Propaganda documents are inevitably brought to light on the computers and phones of accused jihadists. No matter what their profiles, they always have a huge number of religious texts and songs, and photos and videos promoting the ISIS ideology or communicating their commands, stored on their devices.
Furthermore, even though accounts of life in Syria are rare and difficult to verify, these often include references to continuous television broadcasts of propaganda images, particularly in the homes of women.
What do such images have to do with radicalization, that is, in inciting acts of terrorism?
This question has divided experts into two groups: those who say “everything”, describing an online auto-radicalization, and those who say “nothing”.
“We must move beyond the binary nature of this debate,” states Benjamin Ducol, Research Coordinator at the Center for the Prevention of Radicalization Leading to Violence (CPRMV) in Montreal, Canada. “The Internet certainly plays a role, but it is not always the leading role.”

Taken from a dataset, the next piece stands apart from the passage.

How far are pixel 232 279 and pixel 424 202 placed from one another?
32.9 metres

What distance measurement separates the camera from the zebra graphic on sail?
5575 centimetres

He goes on: “For young people searching for information, the Internet can be part of the radicalization process from the very beginning. Or it could play a role at a later stage,
in confirming growing convictions or in strengthening connections.”The main risk of the Internet, according to Duclos, is the fact that it allows people to enter a “cognitive bubble”.
“The Internet reinforces the ideas that one already has because, by means of social networks and algorithms, it automatically directs the user to content related to previous searches or to his contacts, excluding any opposing points of view.
"The Internet can thus confine people within one particular way of thinking.”
This problem applies to conspiracy theories as well as radicalization – two closely linked phenomena.“
The Internet is no better or worse than the social circles we have in real life,” suggests Serge Tisseron, a psychiatrist. “However, it exacerbates particular character traits.
"If you are curious, it will make you more so. But if you are withdrawn, it will make you withdraw even more into yourself or into 'pseudo-socialization' at the risk of being isolated within 'exclusive groups'".
Experts agree that, whether supported or increased by the Internet, the process of radicalization doesn’t just come out of nowhere.
“In order for radicalization to occur, there must be some kind of fertile ground for it in the individual: problems with identity, social discontent, learning difficulties, a sense of stigmatization,” Ducol explains.
"This kind of propaganda only works on people whose lives are difficult or painful.” ISIS propaganda material is becoming less easily accessible as platforms and state services are suppressing such content. In order to find propaganda videos and images, people have to search for them.
The pathological dimension of the radicalization process is therefore important. Tisseron points out that one of Islamic State’s propaganda tools is “24-7 psychologists”, who respond to fragile young people’s existential questions any time of the day or night…
People who are well balanced and at ease in their own lives and their society would not fall under the influence of ISIS propaganda.
For Tisseron, this is self-evident.
“If everyone who saw the horror film ‘Scream’ then became serial killers, we’d certainly know about it,” he says, irritated by the overly direct links that are often made between violent films and video games, and acts of violence.
He refers to a study that “has just demonstrated that, although the empathy levels of people who have just played a violent video game may be lower immediately afterward, things return to normal within a few hours".
Nonetheless, Tisseron acknowledges that people do become desensitized to violence.
“Some people watch violent videos over and over again because this somehow eases the violence they feel within themselves,” he explains. “They realize that others have the same impulses as they do.
"But in the end, this makes them worse as it results in desensitization, and violence becomes an acceptable way of sorting out problems. This makes violence feasible.”
Scientists are also interested in the screens themselves, not just in the content they display.
Following the terrorist attacks of 13 November 2015, the National Center for Scientific Research (CNRS) sponsored a series of experiments. One was a study on the effect of “blue light” – the LED light emitted by mobile cell phones and computer screens – on behavior.
“We undertook some experiments on mice to see the extent to which excessive exposure to blue light, at times that were incompatible with the sleep cycle, increases the subject’s aggression,” explains researcher Virginie Laurent-Gydé.
Previously, other research had already demonstrated that exposure to blue light causes problems in sleeping and concentration and that it negatively affects mood and behavior.“
The cells in the retina affected by blue light are involved in the parts of the brain linked to cycles of sleep and wakefulness, to cognitive functioning, to memory, emotions, and aggression,” states Laurent-Gydé.In the recent trial of a jihadist cell, some members explained that they had spent the whole weekend closed up in an apartment, watching violent videos.
The prosecutor referred to this as a “retreat for apprentice jihadists” and “a gateway between Toulouse and Syria”.
The young men were sentenced to between fifteen months and six years in prison.